Because we all know that Ackley would clearly have hit six home runs and given the M’s a 7-5 lead before Miguel Olivo’s slam, which would have made it 12-5 and thus probably would be enough for David Pauley to get out of the eighth…stop it!
The season is lost, folks.
Lost!
All those who didn’t want the M’s to go for it, you’ve gotten your wish. You were “right”. They aren’t going for it. They are showcasing veterans for trades. They are playing veterans so they can yell at them later and demand some accountability for all of those seven-figure contracts. This is what losing teams do in lost seasons. This is what rebuilding teams do in rebuilding years.
Contending teams don’t play a guy as struggling as Carlos Peguero for weeks on end in the heat of a race. Again, one of the reasons McLaren hesitated to use Adam Jones in 2007. He didn’t have 15 games to waste to find out whether Jones would be another Ackley or another Peguero. The season was on the line. His squad crashed and burned because of the pitching that year anyway.
So, this is where we’re at. No, i don’t think every decision made in-game by Wedge has been brilliant. And yeah, Ackley in the lineup yesterday gave him a better chance to win than Jack Wilson.
But again, like that June series in Detroit, where Wedge benched vets while facing Justin Verlander in order to set a “produce and you play” standard, there is more at stake here than just one game in a lost season.
And I don’t mind manager criticism. It’s part of sports. I do it all the time with my favorite teams when I’m not covering them for a living.
But actually firing Wedge? Believe me, there are plenty of folks in this organization to fire first before another manager is sacrificed. You can start with the guys who gave Wedge his players and work your way upstairs from there.
The last thing Seattle baseball needs is a seventh manager hired since I got here.
At least until next year, right?
Demanding accountability is tough, especially when there’s been so little of it before. Wedge is trying to do that with one hand tied behind his back by the team’s past decisions. Give him at least one season to find his footing.
If not, history is guaranteed to repeat itself.

*Written instruction A*:
Using the column on the Mariners' season, decide whether each statement agrees with it: (i) the Mariners are showcasing veterans for trades; (ii) McLaren's 2007 squad crashed and burned because of its hitting; (iii) the writer calls for Wedge to be fired. Answer yes or no for each and quote the deciding words.

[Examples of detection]
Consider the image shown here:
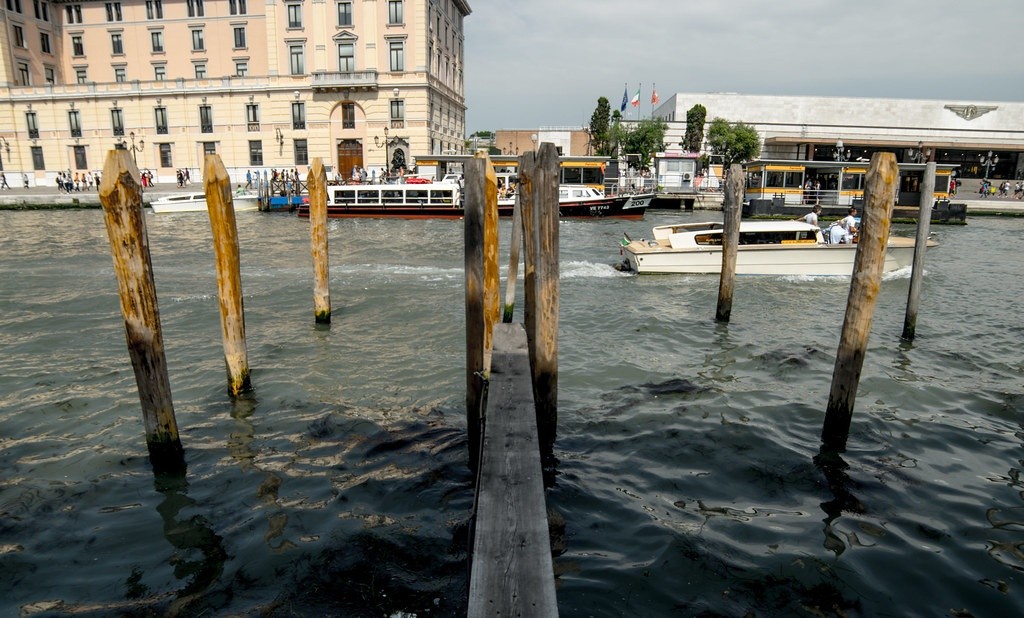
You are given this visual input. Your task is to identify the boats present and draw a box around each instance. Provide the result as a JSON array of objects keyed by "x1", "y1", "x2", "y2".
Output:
[
  {"x1": 149, "y1": 192, "x2": 258, "y2": 213},
  {"x1": 617, "y1": 220, "x2": 941, "y2": 276},
  {"x1": 411, "y1": 154, "x2": 611, "y2": 197},
  {"x1": 295, "y1": 171, "x2": 657, "y2": 220},
  {"x1": 258, "y1": 167, "x2": 303, "y2": 212},
  {"x1": 743, "y1": 159, "x2": 967, "y2": 226}
]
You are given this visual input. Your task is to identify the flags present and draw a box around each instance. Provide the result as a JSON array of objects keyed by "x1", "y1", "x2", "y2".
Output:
[
  {"x1": 621, "y1": 87, "x2": 628, "y2": 112},
  {"x1": 651, "y1": 85, "x2": 660, "y2": 105},
  {"x1": 631, "y1": 88, "x2": 640, "y2": 107}
]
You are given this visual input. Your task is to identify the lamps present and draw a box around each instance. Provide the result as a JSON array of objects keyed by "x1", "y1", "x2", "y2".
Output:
[{"x1": 275, "y1": 128, "x2": 283, "y2": 144}]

*Written instruction B*:
Put every line of the detection listing above into a JSON list of strings, one string per line, with blank lines skipped. Leave the pictures out.

*Correct response A*:
(i) Yes: "They are showcasing veterans for trades."
(ii) No: "His squad crashed and burned because of the pitching that year anyway."
(iii) No: "Believe me, there are plenty of folks in this organization to fire first before another manager is sacrificed."

*Correct response B*:
[
  "Consider the image shown here:",
  "You are given this visual input. Your task is to identify the boats present and draw a box around each instance. Provide the result as a JSON array of objects keyed by \"x1\", \"y1\", \"x2\", \"y2\".",
  "Output:",
  "[",
  "  {\"x1\": 149, \"y1\": 192, \"x2\": 258, \"y2\": 213},",
  "  {\"x1\": 617, \"y1\": 220, \"x2\": 941, \"y2\": 276},",
  "  {\"x1\": 411, \"y1\": 154, \"x2\": 611, \"y2\": 197},",
  "  {\"x1\": 295, \"y1\": 171, \"x2\": 657, \"y2\": 220},",
  "  {\"x1\": 258, \"y1\": 167, \"x2\": 303, \"y2\": 212},",
  "  {\"x1\": 743, \"y1\": 159, \"x2\": 967, \"y2\": 226}",
  "]",
  "You are given this visual input. Your task is to identify the flags present and draw a box around each instance. Provide the result as a JSON array of objects keyed by \"x1\", \"y1\", \"x2\", \"y2\".",
  "Output:",
  "[",
  "  {\"x1\": 621, \"y1\": 87, \"x2\": 628, \"y2\": 112},",
  "  {\"x1\": 651, \"y1\": 85, \"x2\": 660, \"y2\": 105},",
  "  {\"x1\": 631, \"y1\": 88, \"x2\": 640, \"y2\": 107}",
  "]",
  "You are given this visual input. Your task is to identify the lamps present and draw a box around each instance. Provide the result as a JSON array of objects keyed by \"x1\", \"y1\", \"x2\", \"y2\".",
  "Output:",
  "[{\"x1\": 275, \"y1\": 128, \"x2\": 283, \"y2\": 144}]"
]